A few years ago the department conducted an audit of its untested kits to determine if any that should have been tested slipped through the cracks, Lineberry said. He also wanted to take a second look at some cases to see if improvements in forensic testing might yield results. The review identified a number of kits that need testing.

Last year the department had the chance to participate in a new program with the FBI to submit older kits that had not previously been tested. Everett was allowed to submit 18 kits. The 2010 rape was in that batch. The department will be allowed to send up to 22 more once the first set is completed, Lineberry said. Everett also will be allowed to submit up to 175 untested kits to the State Patrol’s Crime Lab as part of the grant fund created by lawmakers to address the number of untested kits around the state.

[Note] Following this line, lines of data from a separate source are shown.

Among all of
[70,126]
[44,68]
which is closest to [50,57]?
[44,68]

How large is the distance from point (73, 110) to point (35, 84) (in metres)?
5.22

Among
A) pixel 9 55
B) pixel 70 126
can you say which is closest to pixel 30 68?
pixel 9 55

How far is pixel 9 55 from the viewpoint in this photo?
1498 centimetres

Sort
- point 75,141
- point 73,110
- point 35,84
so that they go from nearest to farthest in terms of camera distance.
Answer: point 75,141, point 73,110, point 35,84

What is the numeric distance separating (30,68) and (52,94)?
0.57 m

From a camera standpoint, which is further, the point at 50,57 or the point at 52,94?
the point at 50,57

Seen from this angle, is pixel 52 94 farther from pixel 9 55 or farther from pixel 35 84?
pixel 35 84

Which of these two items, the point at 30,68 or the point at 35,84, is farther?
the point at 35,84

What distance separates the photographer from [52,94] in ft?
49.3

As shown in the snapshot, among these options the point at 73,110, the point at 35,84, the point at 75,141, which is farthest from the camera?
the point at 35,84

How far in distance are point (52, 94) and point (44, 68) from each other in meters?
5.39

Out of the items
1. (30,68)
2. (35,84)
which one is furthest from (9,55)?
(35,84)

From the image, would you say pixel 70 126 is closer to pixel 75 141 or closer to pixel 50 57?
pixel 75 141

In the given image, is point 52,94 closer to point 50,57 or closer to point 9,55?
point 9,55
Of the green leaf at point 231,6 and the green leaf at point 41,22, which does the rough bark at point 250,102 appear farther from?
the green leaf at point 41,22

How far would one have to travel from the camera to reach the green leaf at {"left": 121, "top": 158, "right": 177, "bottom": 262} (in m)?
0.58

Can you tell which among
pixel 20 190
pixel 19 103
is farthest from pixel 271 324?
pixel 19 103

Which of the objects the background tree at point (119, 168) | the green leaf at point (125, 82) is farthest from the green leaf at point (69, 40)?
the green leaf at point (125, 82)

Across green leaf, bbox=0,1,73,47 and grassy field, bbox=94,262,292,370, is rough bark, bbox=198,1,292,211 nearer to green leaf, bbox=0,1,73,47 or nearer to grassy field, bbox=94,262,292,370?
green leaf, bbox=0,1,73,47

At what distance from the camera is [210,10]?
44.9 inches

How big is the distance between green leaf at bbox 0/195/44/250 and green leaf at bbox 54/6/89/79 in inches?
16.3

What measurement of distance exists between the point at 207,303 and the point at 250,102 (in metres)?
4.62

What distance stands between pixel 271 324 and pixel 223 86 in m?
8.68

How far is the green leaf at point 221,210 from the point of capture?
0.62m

The new law requires that all kits collected after July 2015 be submitted to the State Patrol’s forensic labs within 30 days. The legislation also established a task force to study how to tackle the thousands of untested kits collected before July 2015. It’s estimated that statewide there are 6,000 tests that haven’t been submitted for analysis.

Additionally, this year Gov. Jay Inslee signed a law requiring the state to track all rape kits from hospital room to police station to the crime lab.

In Everett, about 83 kits have been through the department’s review process, Lineberry said.

About 20 of those already had been tested, and there was no basis for additional examination, he said. About 63 reports have been submitted to the State Patrol, and the department is waiting for the lab to notify officers when to send in the kits. The department is reviewing the remaining 250 cases, one report at a time, to determine what 100 or so kits will be shipped to the State Patrol, Lineberry said.

Of the 83 cases that were reviewed as a part of the crime lab project, about 47 had named suspects. Eleven were cases in which the victim declined to cooperate with police. The kits were collected between 1998 and 2008.

The Snohomish County Sheriff’s Office doesn’t know how many of its 922 rape kits have been tested, spokeswoman Shari Ireton said. No searchable field was set up to track that information when the office switched over to the beleaguered New World software record tracking and dispatching system.

A deputy has been assigned to audit the kits and determine which should be submitted for testing.

Law enforcement routinely has been judicious about what kits to send to the State Patrol.

“We haven’t wanted to flood them with kits that aren’t needed for prosecution,” Lineberry said.

Police want to be able to get quick results for sexual assaults committed by unidentified suspects, he said.

Everett police are hopeful that they will be able to test all of the unsubmitted kits. There’s no guarantee the tests will help prosecute a suspect. That’s because a large number of the untested kits are from cases in which a suspect already was identified but there are other problems.

“In the vast majority, a DNA match probably won’t result in prosecution,” Lineberry said. “It will, however, add to the DNA database and may help solve other crimes where the suspect was not known or help solve crimes in the future.”